For those America companies that try and offshore the business, use the first American location their business touches. Start at the web site location, transaction location, head office, warehouse, etc and pick the first one in America as the tax base.
Of course, that does make states with no sales tax look prettier to the consumer for online sales, but the states will just have to compete for that business through other incentives.

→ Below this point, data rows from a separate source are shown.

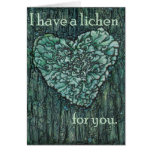 I Have a Lichen for You Greeting Card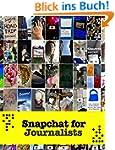 Snapchat for Journalists (English Edi...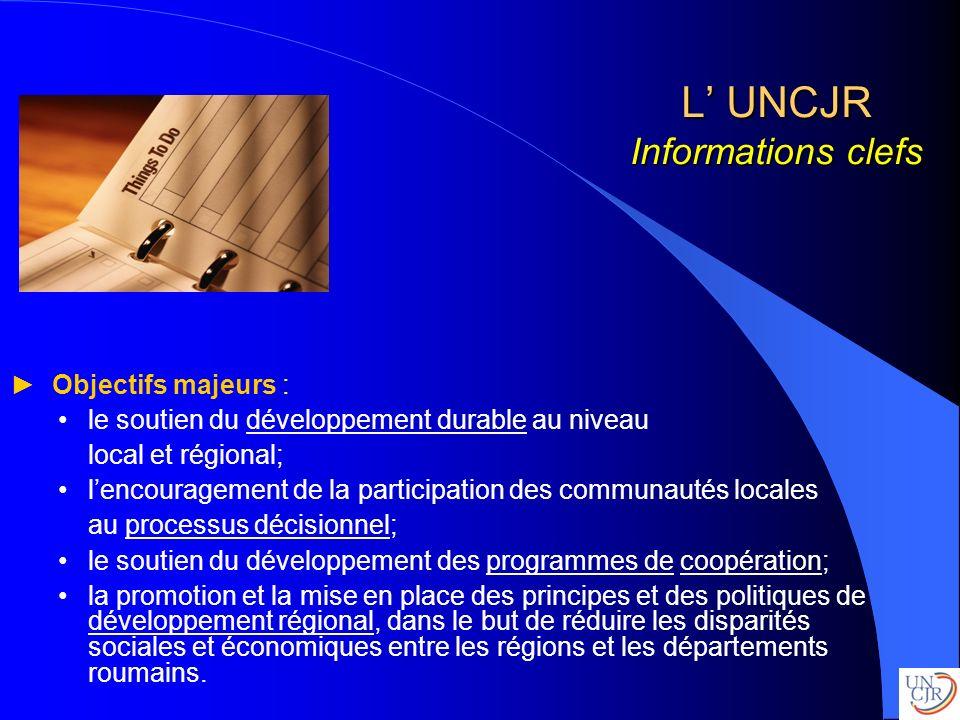 L UNCJR Informations clefs Objectifs majeurs : le soutien du développement durable au niveau local et régional; lencouragement de la participation des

I'm sure there are a lot of logistics I haven't thought of, but it has to be thousands of times easier than charging remote taxes for every company.
Problem solved!
I understood and agreed with argument to keep the 'net tax free......... back in 1999. There is no real reason why retail transactions shouldn't be taxed. But, spending by governments should be reined in as well.
It already is legal for states to collect sales tax on anything that comes into the state. This is about whether they can force out of state retailers to collect it on their behalf.
Go buy a car in a state without sales tax and bring it back. See what happens when you try to register it.
I'm just incredibly confused by charging a tax based on the customer's location. When I drive from NY to PA to avoid outrageous cigarette taxes they don't ask me where I live and charge taxes accordingly, they charge me the amount of tax they are required to in accordance with their local laws. When customers travel from PA to NY to purchase from the company I work for they get charged 8% local sales tax. Why should this change for the internet?
Congress is NOT adding a new tax. They are giving the states the ability to collect sales taxes on goods shipped into their states.
It's up to your state legislature whether your particular state actually decides to do this or not, not Congress.
This just puts a state's domestic retailers on equal footing with foreign retailers.
paintball
...who are the morons that voted for these buffoons?